Tuesday, January 12, 2010

Seeking a creative spark in 2010

I have just returned to Singapore after three weeks in lovely Northern California. I've said it before, and now, once again: I'll take a pine tree over a palm tree any day (though I fall in love all over again with the "live oaks" every time I'm in NorCal).

It's a new year, and for the first time I can remember I've jumped on the old resolution bandwagon. In addition to studying Chinese at least five times a week (I'm currently on once in 12 days), I really want to get my writing gears back in working order, as they seem to have rusted to a halt.

Quite simply, my mind has gone fallow, and it frightens me. My level of inspiration is stuck at zero.

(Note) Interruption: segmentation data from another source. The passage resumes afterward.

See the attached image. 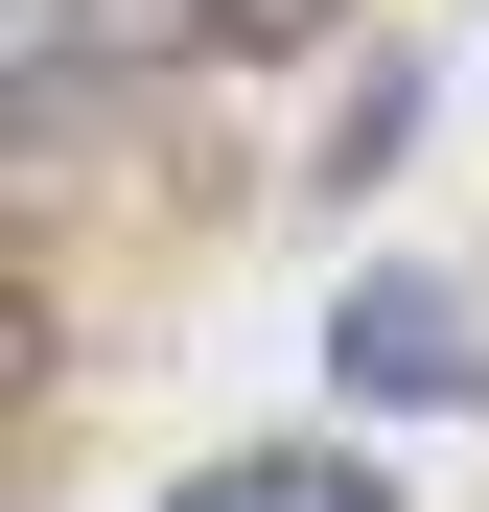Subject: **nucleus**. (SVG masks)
Returning a JSON list of instances; mask_svg holds the SVG:
<instances>
[{"mask_svg":"<svg viewBox=\"0 0 489 512\" xmlns=\"http://www.w3.org/2000/svg\"><path fill=\"white\" fill-rule=\"evenodd\" d=\"M326 396L350 419H489V303L443 256H350L326 280Z\"/></svg>","mask_w":489,"mask_h":512,"instance_id":"nucleus-1","label":"nucleus"},{"mask_svg":"<svg viewBox=\"0 0 489 512\" xmlns=\"http://www.w3.org/2000/svg\"><path fill=\"white\" fill-rule=\"evenodd\" d=\"M163 512H420V489H396L373 443H326V419H303V443H210Z\"/></svg>","mask_w":489,"mask_h":512,"instance_id":"nucleus-2","label":"nucleus"},{"mask_svg":"<svg viewBox=\"0 0 489 512\" xmlns=\"http://www.w3.org/2000/svg\"><path fill=\"white\" fill-rule=\"evenodd\" d=\"M396 140H420V47L350 70V117H326V187H396Z\"/></svg>","mask_w":489,"mask_h":512,"instance_id":"nucleus-3","label":"nucleus"},{"mask_svg":"<svg viewBox=\"0 0 489 512\" xmlns=\"http://www.w3.org/2000/svg\"><path fill=\"white\" fill-rule=\"evenodd\" d=\"M303 24H326V0H210L187 47H303Z\"/></svg>","mask_w":489,"mask_h":512,"instance_id":"nucleus-4","label":"nucleus"}]
</instances>
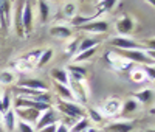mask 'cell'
Returning a JSON list of instances; mask_svg holds the SVG:
<instances>
[{
    "mask_svg": "<svg viewBox=\"0 0 155 132\" xmlns=\"http://www.w3.org/2000/svg\"><path fill=\"white\" fill-rule=\"evenodd\" d=\"M120 53L124 58L130 59L134 62H140V64H152L153 62V59L149 58L147 53L141 51V50H120Z\"/></svg>",
    "mask_w": 155,
    "mask_h": 132,
    "instance_id": "1",
    "label": "cell"
},
{
    "mask_svg": "<svg viewBox=\"0 0 155 132\" xmlns=\"http://www.w3.org/2000/svg\"><path fill=\"white\" fill-rule=\"evenodd\" d=\"M58 109L62 113H65L67 117H70V118H79V117H82V109L79 107V106H76L74 103L59 101L58 103Z\"/></svg>",
    "mask_w": 155,
    "mask_h": 132,
    "instance_id": "2",
    "label": "cell"
},
{
    "mask_svg": "<svg viewBox=\"0 0 155 132\" xmlns=\"http://www.w3.org/2000/svg\"><path fill=\"white\" fill-rule=\"evenodd\" d=\"M56 120H58V113H56V110H53L51 107H48V109L44 112V115H42V117L36 121V123H37V129L41 130V129H42V127H45V126L54 124V123H56Z\"/></svg>",
    "mask_w": 155,
    "mask_h": 132,
    "instance_id": "3",
    "label": "cell"
},
{
    "mask_svg": "<svg viewBox=\"0 0 155 132\" xmlns=\"http://www.w3.org/2000/svg\"><path fill=\"white\" fill-rule=\"evenodd\" d=\"M14 112L22 118V121H25V123H28V121H37V120H39V115H41V110H37V109H31V107L16 109Z\"/></svg>",
    "mask_w": 155,
    "mask_h": 132,
    "instance_id": "4",
    "label": "cell"
},
{
    "mask_svg": "<svg viewBox=\"0 0 155 132\" xmlns=\"http://www.w3.org/2000/svg\"><path fill=\"white\" fill-rule=\"evenodd\" d=\"M112 45L116 47L118 50H137L140 45L134 41H130V39L127 37H115L112 39Z\"/></svg>",
    "mask_w": 155,
    "mask_h": 132,
    "instance_id": "5",
    "label": "cell"
},
{
    "mask_svg": "<svg viewBox=\"0 0 155 132\" xmlns=\"http://www.w3.org/2000/svg\"><path fill=\"white\" fill-rule=\"evenodd\" d=\"M31 20H33V12H31V5L27 2L25 3V8L22 11V17H20V25L23 28L30 30L31 28Z\"/></svg>",
    "mask_w": 155,
    "mask_h": 132,
    "instance_id": "6",
    "label": "cell"
},
{
    "mask_svg": "<svg viewBox=\"0 0 155 132\" xmlns=\"http://www.w3.org/2000/svg\"><path fill=\"white\" fill-rule=\"evenodd\" d=\"M82 30L85 31H93V33H104L107 31V22L104 20H99V22H92V23H87L81 26Z\"/></svg>",
    "mask_w": 155,
    "mask_h": 132,
    "instance_id": "7",
    "label": "cell"
},
{
    "mask_svg": "<svg viewBox=\"0 0 155 132\" xmlns=\"http://www.w3.org/2000/svg\"><path fill=\"white\" fill-rule=\"evenodd\" d=\"M20 86L25 87V89H30V90H39V92H45L47 90L45 83L37 81V79H28V81H23Z\"/></svg>",
    "mask_w": 155,
    "mask_h": 132,
    "instance_id": "8",
    "label": "cell"
},
{
    "mask_svg": "<svg viewBox=\"0 0 155 132\" xmlns=\"http://www.w3.org/2000/svg\"><path fill=\"white\" fill-rule=\"evenodd\" d=\"M132 127L134 126L127 121H118V123H112L110 126H107V130H110V132H130Z\"/></svg>",
    "mask_w": 155,
    "mask_h": 132,
    "instance_id": "9",
    "label": "cell"
},
{
    "mask_svg": "<svg viewBox=\"0 0 155 132\" xmlns=\"http://www.w3.org/2000/svg\"><path fill=\"white\" fill-rule=\"evenodd\" d=\"M116 28H118V31L121 34H129L134 30V22L129 17H124V19H121L118 23H116Z\"/></svg>",
    "mask_w": 155,
    "mask_h": 132,
    "instance_id": "10",
    "label": "cell"
},
{
    "mask_svg": "<svg viewBox=\"0 0 155 132\" xmlns=\"http://www.w3.org/2000/svg\"><path fill=\"white\" fill-rule=\"evenodd\" d=\"M51 36H54L58 39H67L71 36V31L68 28H65V26H53V28L50 30Z\"/></svg>",
    "mask_w": 155,
    "mask_h": 132,
    "instance_id": "11",
    "label": "cell"
},
{
    "mask_svg": "<svg viewBox=\"0 0 155 132\" xmlns=\"http://www.w3.org/2000/svg\"><path fill=\"white\" fill-rule=\"evenodd\" d=\"M54 87H56V92H58V95H59V96H62L64 100H73V92H71L67 86L56 83Z\"/></svg>",
    "mask_w": 155,
    "mask_h": 132,
    "instance_id": "12",
    "label": "cell"
},
{
    "mask_svg": "<svg viewBox=\"0 0 155 132\" xmlns=\"http://www.w3.org/2000/svg\"><path fill=\"white\" fill-rule=\"evenodd\" d=\"M16 126V112L14 110H6L5 112V127L6 130H12Z\"/></svg>",
    "mask_w": 155,
    "mask_h": 132,
    "instance_id": "13",
    "label": "cell"
},
{
    "mask_svg": "<svg viewBox=\"0 0 155 132\" xmlns=\"http://www.w3.org/2000/svg\"><path fill=\"white\" fill-rule=\"evenodd\" d=\"M53 78L56 79L59 84H64V86L68 84V76H67V72L65 70H61V69L53 70Z\"/></svg>",
    "mask_w": 155,
    "mask_h": 132,
    "instance_id": "14",
    "label": "cell"
},
{
    "mask_svg": "<svg viewBox=\"0 0 155 132\" xmlns=\"http://www.w3.org/2000/svg\"><path fill=\"white\" fill-rule=\"evenodd\" d=\"M98 45V41H93V39H88V37H84L82 41H81V44L78 45V50L76 51H85V50H88V48H93V47H96Z\"/></svg>",
    "mask_w": 155,
    "mask_h": 132,
    "instance_id": "15",
    "label": "cell"
},
{
    "mask_svg": "<svg viewBox=\"0 0 155 132\" xmlns=\"http://www.w3.org/2000/svg\"><path fill=\"white\" fill-rule=\"evenodd\" d=\"M135 98H137L138 101H141V103H149V101H152V98H153V90H152V89H146V90H143V92H140V93H137Z\"/></svg>",
    "mask_w": 155,
    "mask_h": 132,
    "instance_id": "16",
    "label": "cell"
},
{
    "mask_svg": "<svg viewBox=\"0 0 155 132\" xmlns=\"http://www.w3.org/2000/svg\"><path fill=\"white\" fill-rule=\"evenodd\" d=\"M120 107H121V104H120V101H118V100H110V101H107V103H106L104 110H106L109 115H112V113H115V112H118V110H120Z\"/></svg>",
    "mask_w": 155,
    "mask_h": 132,
    "instance_id": "17",
    "label": "cell"
},
{
    "mask_svg": "<svg viewBox=\"0 0 155 132\" xmlns=\"http://www.w3.org/2000/svg\"><path fill=\"white\" fill-rule=\"evenodd\" d=\"M137 107H138V103H137L135 100H127V101L124 103V106H123L121 112H123L124 115H127V113L135 112V110H137Z\"/></svg>",
    "mask_w": 155,
    "mask_h": 132,
    "instance_id": "18",
    "label": "cell"
},
{
    "mask_svg": "<svg viewBox=\"0 0 155 132\" xmlns=\"http://www.w3.org/2000/svg\"><path fill=\"white\" fill-rule=\"evenodd\" d=\"M70 72L73 73V81H81V79H84V76H85V69H82V67L71 65Z\"/></svg>",
    "mask_w": 155,
    "mask_h": 132,
    "instance_id": "19",
    "label": "cell"
},
{
    "mask_svg": "<svg viewBox=\"0 0 155 132\" xmlns=\"http://www.w3.org/2000/svg\"><path fill=\"white\" fill-rule=\"evenodd\" d=\"M88 126H90V121L85 120V118H82V120H79L76 124H73L71 132H84V130L88 129Z\"/></svg>",
    "mask_w": 155,
    "mask_h": 132,
    "instance_id": "20",
    "label": "cell"
},
{
    "mask_svg": "<svg viewBox=\"0 0 155 132\" xmlns=\"http://www.w3.org/2000/svg\"><path fill=\"white\" fill-rule=\"evenodd\" d=\"M39 6H41V20H42V22H47L48 14H50V8H48V5L44 2V0H41V2H39Z\"/></svg>",
    "mask_w": 155,
    "mask_h": 132,
    "instance_id": "21",
    "label": "cell"
},
{
    "mask_svg": "<svg viewBox=\"0 0 155 132\" xmlns=\"http://www.w3.org/2000/svg\"><path fill=\"white\" fill-rule=\"evenodd\" d=\"M95 51H96V47L88 48V50H85V51H81V55H79V56H76V61H85V59H88L90 56H93V55H95Z\"/></svg>",
    "mask_w": 155,
    "mask_h": 132,
    "instance_id": "22",
    "label": "cell"
},
{
    "mask_svg": "<svg viewBox=\"0 0 155 132\" xmlns=\"http://www.w3.org/2000/svg\"><path fill=\"white\" fill-rule=\"evenodd\" d=\"M51 58H53V50H47V51H44V53H42V58L39 59V65H41V67H42V65H45Z\"/></svg>",
    "mask_w": 155,
    "mask_h": 132,
    "instance_id": "23",
    "label": "cell"
},
{
    "mask_svg": "<svg viewBox=\"0 0 155 132\" xmlns=\"http://www.w3.org/2000/svg\"><path fill=\"white\" fill-rule=\"evenodd\" d=\"M115 3H116V0H102L98 8H101L102 11H107V9H110L112 6H115Z\"/></svg>",
    "mask_w": 155,
    "mask_h": 132,
    "instance_id": "24",
    "label": "cell"
},
{
    "mask_svg": "<svg viewBox=\"0 0 155 132\" xmlns=\"http://www.w3.org/2000/svg\"><path fill=\"white\" fill-rule=\"evenodd\" d=\"M12 79H14V76H12L11 73H8V72H3L2 75H0V83L2 84H11Z\"/></svg>",
    "mask_w": 155,
    "mask_h": 132,
    "instance_id": "25",
    "label": "cell"
},
{
    "mask_svg": "<svg viewBox=\"0 0 155 132\" xmlns=\"http://www.w3.org/2000/svg\"><path fill=\"white\" fill-rule=\"evenodd\" d=\"M8 107H9V95H3L2 103H0V113H2V112H6Z\"/></svg>",
    "mask_w": 155,
    "mask_h": 132,
    "instance_id": "26",
    "label": "cell"
},
{
    "mask_svg": "<svg viewBox=\"0 0 155 132\" xmlns=\"http://www.w3.org/2000/svg\"><path fill=\"white\" fill-rule=\"evenodd\" d=\"M88 113H90V117H92V120H93V121H96V123H99V121L102 120L101 113H99L98 110H95V109H90V110H88Z\"/></svg>",
    "mask_w": 155,
    "mask_h": 132,
    "instance_id": "27",
    "label": "cell"
},
{
    "mask_svg": "<svg viewBox=\"0 0 155 132\" xmlns=\"http://www.w3.org/2000/svg\"><path fill=\"white\" fill-rule=\"evenodd\" d=\"M19 130L20 132H34L33 127L28 123H25V121H19Z\"/></svg>",
    "mask_w": 155,
    "mask_h": 132,
    "instance_id": "28",
    "label": "cell"
},
{
    "mask_svg": "<svg viewBox=\"0 0 155 132\" xmlns=\"http://www.w3.org/2000/svg\"><path fill=\"white\" fill-rule=\"evenodd\" d=\"M56 123L54 124H50V126H45V127H42L41 129V132H56Z\"/></svg>",
    "mask_w": 155,
    "mask_h": 132,
    "instance_id": "29",
    "label": "cell"
},
{
    "mask_svg": "<svg viewBox=\"0 0 155 132\" xmlns=\"http://www.w3.org/2000/svg\"><path fill=\"white\" fill-rule=\"evenodd\" d=\"M132 78H134V81H141L144 76H141L140 72H134V73H132Z\"/></svg>",
    "mask_w": 155,
    "mask_h": 132,
    "instance_id": "30",
    "label": "cell"
},
{
    "mask_svg": "<svg viewBox=\"0 0 155 132\" xmlns=\"http://www.w3.org/2000/svg\"><path fill=\"white\" fill-rule=\"evenodd\" d=\"M56 132H68V127H67L65 124H59V126L56 127Z\"/></svg>",
    "mask_w": 155,
    "mask_h": 132,
    "instance_id": "31",
    "label": "cell"
},
{
    "mask_svg": "<svg viewBox=\"0 0 155 132\" xmlns=\"http://www.w3.org/2000/svg\"><path fill=\"white\" fill-rule=\"evenodd\" d=\"M146 73H147V76L150 79H153V67H152V65H150V67H146Z\"/></svg>",
    "mask_w": 155,
    "mask_h": 132,
    "instance_id": "32",
    "label": "cell"
},
{
    "mask_svg": "<svg viewBox=\"0 0 155 132\" xmlns=\"http://www.w3.org/2000/svg\"><path fill=\"white\" fill-rule=\"evenodd\" d=\"M73 9H74V6H73V5H68V6L65 8V12H67V14H73Z\"/></svg>",
    "mask_w": 155,
    "mask_h": 132,
    "instance_id": "33",
    "label": "cell"
},
{
    "mask_svg": "<svg viewBox=\"0 0 155 132\" xmlns=\"http://www.w3.org/2000/svg\"><path fill=\"white\" fill-rule=\"evenodd\" d=\"M85 132H96V129H87Z\"/></svg>",
    "mask_w": 155,
    "mask_h": 132,
    "instance_id": "34",
    "label": "cell"
},
{
    "mask_svg": "<svg viewBox=\"0 0 155 132\" xmlns=\"http://www.w3.org/2000/svg\"><path fill=\"white\" fill-rule=\"evenodd\" d=\"M147 2H149L150 5H153V0H147Z\"/></svg>",
    "mask_w": 155,
    "mask_h": 132,
    "instance_id": "35",
    "label": "cell"
},
{
    "mask_svg": "<svg viewBox=\"0 0 155 132\" xmlns=\"http://www.w3.org/2000/svg\"><path fill=\"white\" fill-rule=\"evenodd\" d=\"M149 132H153V130H152V129H150V130H149Z\"/></svg>",
    "mask_w": 155,
    "mask_h": 132,
    "instance_id": "36",
    "label": "cell"
}]
</instances>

I feel like my vocabulary is shrinking, not growing, and that anything resembling a creative peak that I may have had has long past.

I've been feeling this way for months. But it was a conversation a few days after Christmas that really got me self-evaluating. I was talking to someone I've known for years at a party in the little town of Washington (more about the party here). I was trying to talk to her about my life and current interests when she looked at me in mild disbelief and told me plainly: "You've lost your spark."

It was a rather jarring reality unexpectedly thrust in my face, but I could not disagree. She had me nailed.

So please forgive this public reckoning with myself. I'm hoping I can, in 2010, rekindle whatever "spark" I once had and kick this dearth of inspiration. Perhaps it'll require a change in my physical environment, or maybe just an adjustment of attitude. I'm trying to read more fiction and plan to buy a guitar, see if those things help me tap into some dormant creative juices. But this will be a real undertaking, akin to self-reinvention. If anyone has any advice on how to proceed, I'm eager to hear.

2 comments:

Unknown said...

RIght on, brother. Twas good to see a man of your stature. You'll find it.

Unknown said...

If you want to be creative, do something really mundane. I'm serious. If you sit through a dull church service that's not in English, you'll be amazed at the random ideas that pop into your head.